**WRITTEN INSTRUCTION**
Switch every "dark wood upper cabinet" in these lines to "dark oak upper cabinet", and leave everything else the same.

[START OF SUPPLIED MATERIAL]

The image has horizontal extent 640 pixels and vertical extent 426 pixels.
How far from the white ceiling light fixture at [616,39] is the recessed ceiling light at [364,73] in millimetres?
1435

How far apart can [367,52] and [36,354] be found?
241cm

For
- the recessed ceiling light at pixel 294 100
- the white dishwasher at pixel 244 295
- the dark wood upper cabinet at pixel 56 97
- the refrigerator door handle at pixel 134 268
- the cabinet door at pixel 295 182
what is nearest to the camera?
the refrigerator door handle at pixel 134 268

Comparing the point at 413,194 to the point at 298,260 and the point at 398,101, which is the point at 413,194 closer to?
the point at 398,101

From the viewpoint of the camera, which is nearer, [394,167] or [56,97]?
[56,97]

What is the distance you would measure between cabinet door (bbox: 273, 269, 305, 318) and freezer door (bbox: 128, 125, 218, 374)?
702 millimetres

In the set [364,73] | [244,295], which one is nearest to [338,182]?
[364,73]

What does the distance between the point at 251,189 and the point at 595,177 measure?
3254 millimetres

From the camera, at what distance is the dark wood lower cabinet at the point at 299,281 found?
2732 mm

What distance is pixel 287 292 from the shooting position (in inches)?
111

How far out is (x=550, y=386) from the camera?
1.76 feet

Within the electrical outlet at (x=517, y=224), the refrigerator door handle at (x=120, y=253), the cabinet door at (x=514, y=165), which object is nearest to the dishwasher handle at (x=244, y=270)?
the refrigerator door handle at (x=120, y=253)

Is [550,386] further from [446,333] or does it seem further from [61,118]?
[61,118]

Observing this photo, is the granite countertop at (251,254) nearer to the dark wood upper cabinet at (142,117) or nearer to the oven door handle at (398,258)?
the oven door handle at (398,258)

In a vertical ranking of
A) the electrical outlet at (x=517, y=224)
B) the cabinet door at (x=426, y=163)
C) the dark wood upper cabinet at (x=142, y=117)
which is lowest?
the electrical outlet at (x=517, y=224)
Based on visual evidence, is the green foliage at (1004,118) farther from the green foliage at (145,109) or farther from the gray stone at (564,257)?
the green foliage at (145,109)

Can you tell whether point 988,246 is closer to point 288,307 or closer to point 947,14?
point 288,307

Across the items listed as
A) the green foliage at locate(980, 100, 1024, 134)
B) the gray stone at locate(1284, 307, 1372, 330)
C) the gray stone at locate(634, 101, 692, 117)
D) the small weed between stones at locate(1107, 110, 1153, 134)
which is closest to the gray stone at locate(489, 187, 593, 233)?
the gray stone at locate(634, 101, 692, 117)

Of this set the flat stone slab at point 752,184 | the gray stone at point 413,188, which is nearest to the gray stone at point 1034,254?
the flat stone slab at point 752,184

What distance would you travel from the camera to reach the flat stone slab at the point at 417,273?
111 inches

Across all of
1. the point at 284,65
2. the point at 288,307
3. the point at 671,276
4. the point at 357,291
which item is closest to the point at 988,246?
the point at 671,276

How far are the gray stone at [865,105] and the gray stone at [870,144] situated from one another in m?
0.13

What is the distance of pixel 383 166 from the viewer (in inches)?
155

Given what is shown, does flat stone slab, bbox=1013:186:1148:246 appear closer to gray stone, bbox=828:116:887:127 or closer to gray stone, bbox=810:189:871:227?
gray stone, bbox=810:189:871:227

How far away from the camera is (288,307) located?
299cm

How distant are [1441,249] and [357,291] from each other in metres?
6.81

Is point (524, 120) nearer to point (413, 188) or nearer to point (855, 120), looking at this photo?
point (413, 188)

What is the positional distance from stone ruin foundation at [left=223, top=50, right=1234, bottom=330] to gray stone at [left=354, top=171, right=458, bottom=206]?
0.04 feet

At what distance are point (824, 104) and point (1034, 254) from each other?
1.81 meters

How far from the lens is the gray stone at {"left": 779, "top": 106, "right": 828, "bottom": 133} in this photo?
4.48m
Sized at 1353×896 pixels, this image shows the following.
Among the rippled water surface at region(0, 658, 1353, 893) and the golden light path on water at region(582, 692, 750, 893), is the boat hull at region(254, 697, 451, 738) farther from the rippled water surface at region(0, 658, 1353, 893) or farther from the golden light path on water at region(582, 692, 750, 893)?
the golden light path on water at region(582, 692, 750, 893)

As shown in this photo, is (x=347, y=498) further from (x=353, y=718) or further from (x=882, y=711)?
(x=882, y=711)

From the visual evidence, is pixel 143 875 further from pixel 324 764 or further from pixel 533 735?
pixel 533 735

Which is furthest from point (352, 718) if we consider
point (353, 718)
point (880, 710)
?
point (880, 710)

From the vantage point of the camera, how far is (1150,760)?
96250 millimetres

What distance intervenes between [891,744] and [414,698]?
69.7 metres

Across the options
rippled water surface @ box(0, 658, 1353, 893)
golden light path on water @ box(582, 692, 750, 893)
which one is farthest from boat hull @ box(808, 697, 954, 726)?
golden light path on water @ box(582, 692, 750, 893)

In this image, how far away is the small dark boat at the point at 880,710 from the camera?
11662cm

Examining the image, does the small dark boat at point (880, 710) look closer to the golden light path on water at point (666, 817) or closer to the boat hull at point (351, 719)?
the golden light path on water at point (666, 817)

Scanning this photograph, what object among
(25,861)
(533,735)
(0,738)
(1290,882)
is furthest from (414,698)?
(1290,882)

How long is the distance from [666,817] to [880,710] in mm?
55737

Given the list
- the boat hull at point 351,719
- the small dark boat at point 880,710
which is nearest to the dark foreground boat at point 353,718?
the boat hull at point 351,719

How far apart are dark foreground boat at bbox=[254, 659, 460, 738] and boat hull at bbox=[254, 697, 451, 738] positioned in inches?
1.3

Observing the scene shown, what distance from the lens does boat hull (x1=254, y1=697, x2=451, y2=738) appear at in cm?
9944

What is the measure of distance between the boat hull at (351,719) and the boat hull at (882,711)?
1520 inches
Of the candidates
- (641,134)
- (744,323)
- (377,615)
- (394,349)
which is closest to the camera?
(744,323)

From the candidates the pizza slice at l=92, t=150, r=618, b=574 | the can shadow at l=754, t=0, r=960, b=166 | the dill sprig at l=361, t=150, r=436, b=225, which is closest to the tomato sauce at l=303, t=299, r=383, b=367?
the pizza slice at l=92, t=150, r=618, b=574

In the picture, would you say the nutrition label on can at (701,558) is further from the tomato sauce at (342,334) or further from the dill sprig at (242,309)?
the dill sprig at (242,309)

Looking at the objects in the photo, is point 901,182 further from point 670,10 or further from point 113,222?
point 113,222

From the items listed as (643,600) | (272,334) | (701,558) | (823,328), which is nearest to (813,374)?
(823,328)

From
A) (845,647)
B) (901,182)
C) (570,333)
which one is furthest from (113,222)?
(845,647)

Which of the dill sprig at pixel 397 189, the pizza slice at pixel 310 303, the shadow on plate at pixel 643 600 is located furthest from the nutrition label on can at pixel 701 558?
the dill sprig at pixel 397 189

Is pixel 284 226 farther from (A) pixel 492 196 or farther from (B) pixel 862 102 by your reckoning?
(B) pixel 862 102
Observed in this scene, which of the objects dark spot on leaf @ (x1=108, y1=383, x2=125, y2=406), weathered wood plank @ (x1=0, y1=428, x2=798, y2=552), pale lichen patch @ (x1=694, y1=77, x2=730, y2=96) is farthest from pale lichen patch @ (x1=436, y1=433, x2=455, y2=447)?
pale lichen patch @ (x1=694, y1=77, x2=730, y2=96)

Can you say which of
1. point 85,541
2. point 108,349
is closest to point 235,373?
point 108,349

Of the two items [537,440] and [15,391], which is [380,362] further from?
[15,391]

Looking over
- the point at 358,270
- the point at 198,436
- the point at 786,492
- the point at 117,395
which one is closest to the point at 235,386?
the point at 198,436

[END OF SUPPLIED MATERIAL]

**RESPONSE TO THE EXERCISE**
The image has horizontal extent 640 pixels and vertical extent 426 pixels.
How far from the white ceiling light fixture at [616,39] is the recessed ceiling light at [364,73] in millimetres?
1435

How far apart can [367,52] and [36,354] be found?
241cm

For
- the recessed ceiling light at pixel 294 100
- the white dishwasher at pixel 244 295
- the dark oak upper cabinet at pixel 56 97
- the refrigerator door handle at pixel 134 268
- the cabinet door at pixel 295 182
what is nearest to the camera?
the refrigerator door handle at pixel 134 268

Comparing the point at 413,194 to the point at 298,260 and the point at 398,101, which is the point at 413,194 closer to?
the point at 398,101

From the viewpoint of the camera, which is nearer, [394,167] or [56,97]?
[56,97]

What is the distance you would measure between cabinet door (bbox: 273, 269, 305, 318) and freezer door (bbox: 128, 125, 218, 374)?
702 millimetres

In the set [364,73] | [244,295], which one is nearest to [338,182]?
[364,73]

What does the distance between the point at 251,189 and the point at 595,177 measure?
3254 millimetres

From the camera, at what distance is the dark wood lower cabinet at the point at 299,281 found?
2732 mm

What distance is pixel 287 292 from the shooting position (in inches)?
111

How far out is (x=550, y=386) from the camera?
1.76 feet

Within the electrical outlet at (x=517, y=224), the refrigerator door handle at (x=120, y=253), the cabinet door at (x=514, y=165), which object is nearest to the dishwasher handle at (x=244, y=270)?
the refrigerator door handle at (x=120, y=253)

Is [550,386] further from [446,333] or does it seem further from [61,118]?
[61,118]

Observing this photo, is the granite countertop at (251,254) nearer to the dark oak upper cabinet at (142,117) or nearer to the oven door handle at (398,258)?
the oven door handle at (398,258)

In a vertical ranking of
A) the electrical outlet at (x=517, y=224)
B) the cabinet door at (x=426, y=163)
C) the dark oak upper cabinet at (x=142, y=117)
which is lowest?
the electrical outlet at (x=517, y=224)
Based on visual evidence, is the green foliage at (1004,118) farther from the green foliage at (145,109) or farther from the gray stone at (564,257)?
the green foliage at (145,109)

Can you tell whether point 988,246 is closer to point 288,307 or closer to point 947,14?
point 288,307

Across the items listed as
A) the green foliage at locate(980, 100, 1024, 134)
B) the gray stone at locate(1284, 307, 1372, 330)
C) the gray stone at locate(634, 101, 692, 117)
D) the small weed between stones at locate(1107, 110, 1153, 134)
which is closest to the gray stone at locate(489, 187, 593, 233)?
the gray stone at locate(634, 101, 692, 117)

Of this set the flat stone slab at point 752,184 | the gray stone at point 413,188, which is nearest to the gray stone at point 1034,254?
the flat stone slab at point 752,184

What distance would you travel from the camera to reach the flat stone slab at the point at 417,273?
111 inches

Across all of
1. the point at 284,65
2. the point at 288,307
3. the point at 671,276
4. the point at 357,291
which item is closest to the point at 988,246?
the point at 671,276

How far are the gray stone at [865,105] and the gray stone at [870,144] situated from one another in m?
0.13

What is the distance of pixel 383 166 from the viewer (in inches)?
155

Given what is shown, does flat stone slab, bbox=1013:186:1148:246 appear closer to gray stone, bbox=828:116:887:127 or closer to gray stone, bbox=810:189:871:227?
gray stone, bbox=810:189:871:227

How far away from the camera is (288,307) located?
299cm

How distant are [1441,249] and [357,291] from each other in metres?
6.81

Is point (524, 120) nearer to point (413, 188) or nearer to point (855, 120), looking at this photo?
point (413, 188)

What is the positional distance from stone ruin foundation at [left=223, top=50, right=1234, bottom=330] to gray stone at [left=354, top=171, right=458, bottom=206]?
0.04 feet

At what distance are point (824, 104) and point (1034, 254) from each other?
1.81 meters

How far from the lens is the gray stone at {"left": 779, "top": 106, "right": 828, "bottom": 133} in this photo?
4.48m
Sized at 1353×896 pixels, this image shows the following.
Among the rippled water surface at region(0, 658, 1353, 893) and the golden light path on water at region(582, 692, 750, 893), is the boat hull at region(254, 697, 451, 738) farther from the rippled water surface at region(0, 658, 1353, 893) or farther from the golden light path on water at region(582, 692, 750, 893)?
the golden light path on water at region(582, 692, 750, 893)

As shown in this photo, is (x=347, y=498) further from (x=353, y=718) or further from (x=882, y=711)?
(x=882, y=711)

From the visual evidence, is pixel 143 875 further from pixel 324 764 or further from pixel 533 735?
pixel 533 735

Which is furthest from point (352, 718) if we consider
point (353, 718)
point (880, 710)
?
point (880, 710)

From the vantage point of the camera, how far is (1150,760)?
96250 millimetres

What distance intervenes between [891,744] and [414,698]?
69.7 metres

Across the options
rippled water surface @ box(0, 658, 1353, 893)
golden light path on water @ box(582, 692, 750, 893)
which one is farthest from boat hull @ box(808, 697, 954, 726)?
golden light path on water @ box(582, 692, 750, 893)

In this image, how far away is the small dark boat at the point at 880,710 from the camera?
11662cm

Examining the image, does the small dark boat at point (880, 710) look closer to the golden light path on water at point (666, 817) or closer to the boat hull at point (351, 719)?
the golden light path on water at point (666, 817)

Scanning this photograph, what object among
(25,861)
(533,735)
(0,738)
(1290,882)
is furthest from (414,698)?
(1290,882)

How long is the distance from [666,817] to [880,710] in mm?
55737

Given the list
- the boat hull at point 351,719
- the small dark boat at point 880,710
which is nearest to the dark foreground boat at point 353,718?
the boat hull at point 351,719

How far apart are dark foreground boat at bbox=[254, 659, 460, 738] and boat hull at bbox=[254, 697, 451, 738] positioned in inches?
1.3

Observing the scene shown, what distance from the lens does boat hull (x1=254, y1=697, x2=451, y2=738) appear at in cm?
9944

What is the measure of distance between the boat hull at (351,719) and the boat hull at (882,711)?
1520 inches
Of the candidates
- (641,134)
- (744,323)
- (377,615)
- (394,349)
which is closest to the camera?
(744,323)

From the candidates the pizza slice at l=92, t=150, r=618, b=574 | the can shadow at l=754, t=0, r=960, b=166 | the dill sprig at l=361, t=150, r=436, b=225, which is closest to the tomato sauce at l=303, t=299, r=383, b=367?
the pizza slice at l=92, t=150, r=618, b=574

In the picture, would you say the nutrition label on can at (701,558) is further from the tomato sauce at (342,334) or further from the dill sprig at (242,309)?
the dill sprig at (242,309)

Looking at the objects in the photo, is point 901,182 further from point 670,10 or further from point 113,222?
point 113,222

From the items listed as (643,600) | (272,334) | (701,558) | (823,328), which is nearest to (813,374)?
(823,328)

From
A) (845,647)
B) (901,182)
C) (570,333)
which one is furthest from (113,222)?
(845,647)

Which of the dill sprig at pixel 397 189, the pizza slice at pixel 310 303, the shadow on plate at pixel 643 600 is located furthest from the nutrition label on can at pixel 701 558?
the dill sprig at pixel 397 189

Is pixel 284 226 farther from (A) pixel 492 196 or farther from (B) pixel 862 102 by your reckoning?
(B) pixel 862 102
Observed in this scene, which of the objects dark spot on leaf @ (x1=108, y1=383, x2=125, y2=406), weathered wood plank @ (x1=0, y1=428, x2=798, y2=552), pale lichen patch @ (x1=694, y1=77, x2=730, y2=96) is farthest from pale lichen patch @ (x1=436, y1=433, x2=455, y2=447)?
pale lichen patch @ (x1=694, y1=77, x2=730, y2=96)

Can you say which of
1. point 85,541
2. point 108,349
is closest to point 235,373?
point 108,349

Of the two items [537,440] and [15,391], which is [380,362] further from?
[15,391]

Looking over
- the point at 358,270
- the point at 198,436
- the point at 786,492
- the point at 117,395
which one is closest to the point at 235,386?
the point at 198,436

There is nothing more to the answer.